Speaking in an interview with BBC on the sidelines of the World Economic Forum (WEF) in Davos, Switzerland, Okonjo-Iweala said Africa may not be priority for the Trump presidency, but there is no need to despair.
“There are two schools of thoughts, but one very interesting one, to which I subscribe is that maybe Africa is not top of the agenda for the incoming government, therefore, that could really provide a chance for Africa to craft its own narratives,” she said.
“To make it known that African countries are really much more interested in taking charge of their own destiny and trying to find ways to do it.
“Look, people in developing countries are not just sitting, waiting for people to bring aid, we now have a changing dynamics, particularly with our young people.
“If you look at the millenials, they are asking a different question; they want to know how they can really use what is here to catalyse the change that is needed to make developing countries, who are already contributing quite substantially to global growth to do even more.”
On the second school of thought, she said “there are also those who are a little bit worried, that the continent may not get the attention it needs on the global stage”.
“And say what you may, if you look at 2030, 2050, Africa cannot be left behind, because the implication for the rest of the world are just too enormous.

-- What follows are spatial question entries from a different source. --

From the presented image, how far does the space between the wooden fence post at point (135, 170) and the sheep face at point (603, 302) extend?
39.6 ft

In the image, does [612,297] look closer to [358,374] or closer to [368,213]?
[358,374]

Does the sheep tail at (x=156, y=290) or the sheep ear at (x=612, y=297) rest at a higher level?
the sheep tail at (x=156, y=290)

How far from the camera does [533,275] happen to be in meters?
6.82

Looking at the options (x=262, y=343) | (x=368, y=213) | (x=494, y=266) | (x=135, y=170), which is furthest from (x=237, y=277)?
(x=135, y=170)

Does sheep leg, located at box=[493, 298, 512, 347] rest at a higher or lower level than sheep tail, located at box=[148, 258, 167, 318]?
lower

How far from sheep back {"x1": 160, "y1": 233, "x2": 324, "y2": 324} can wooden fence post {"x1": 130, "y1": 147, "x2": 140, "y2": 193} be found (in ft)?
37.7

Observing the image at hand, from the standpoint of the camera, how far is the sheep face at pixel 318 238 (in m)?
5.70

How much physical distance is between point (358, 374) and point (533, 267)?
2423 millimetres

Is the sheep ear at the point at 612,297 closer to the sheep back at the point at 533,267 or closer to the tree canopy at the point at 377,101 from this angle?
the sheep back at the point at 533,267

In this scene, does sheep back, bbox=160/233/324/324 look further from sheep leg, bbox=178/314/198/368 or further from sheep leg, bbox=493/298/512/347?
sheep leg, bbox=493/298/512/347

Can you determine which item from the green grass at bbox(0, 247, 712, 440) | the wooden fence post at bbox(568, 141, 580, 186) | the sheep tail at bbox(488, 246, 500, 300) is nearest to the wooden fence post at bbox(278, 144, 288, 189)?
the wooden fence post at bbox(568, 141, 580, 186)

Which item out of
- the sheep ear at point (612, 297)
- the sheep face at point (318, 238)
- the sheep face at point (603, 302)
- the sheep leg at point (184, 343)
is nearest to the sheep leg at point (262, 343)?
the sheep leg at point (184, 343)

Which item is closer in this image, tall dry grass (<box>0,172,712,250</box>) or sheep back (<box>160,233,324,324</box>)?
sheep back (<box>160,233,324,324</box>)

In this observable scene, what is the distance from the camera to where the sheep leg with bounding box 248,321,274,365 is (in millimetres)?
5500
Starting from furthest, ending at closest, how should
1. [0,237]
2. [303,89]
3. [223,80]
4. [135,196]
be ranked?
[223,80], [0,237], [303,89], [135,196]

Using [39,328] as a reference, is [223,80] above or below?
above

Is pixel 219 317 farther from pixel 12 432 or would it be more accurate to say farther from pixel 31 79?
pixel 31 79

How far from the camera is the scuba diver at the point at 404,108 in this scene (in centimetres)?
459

In terms of the demographics, the potential market it presents.”
On climate change, the development economist said “nobody will like to see America walk away from this very important global issue, but at the same time, you look at what other kinds of leadership would also step forward”.
“The private sector could take the lead in this; I am saying that we need not despair, the private sector realises that this is important and here to stay, and they have to do something about it.”
Okonjo-Iweala said there are three major challenges the world is facing today: reigniting global growth, combating climate change and meeting the sustainable development goals (SDGs).
The former World Bank vice-president, who put necessary estimates at $90 trillion, said all three challenges can be solved via financing of sustainable infrastructure.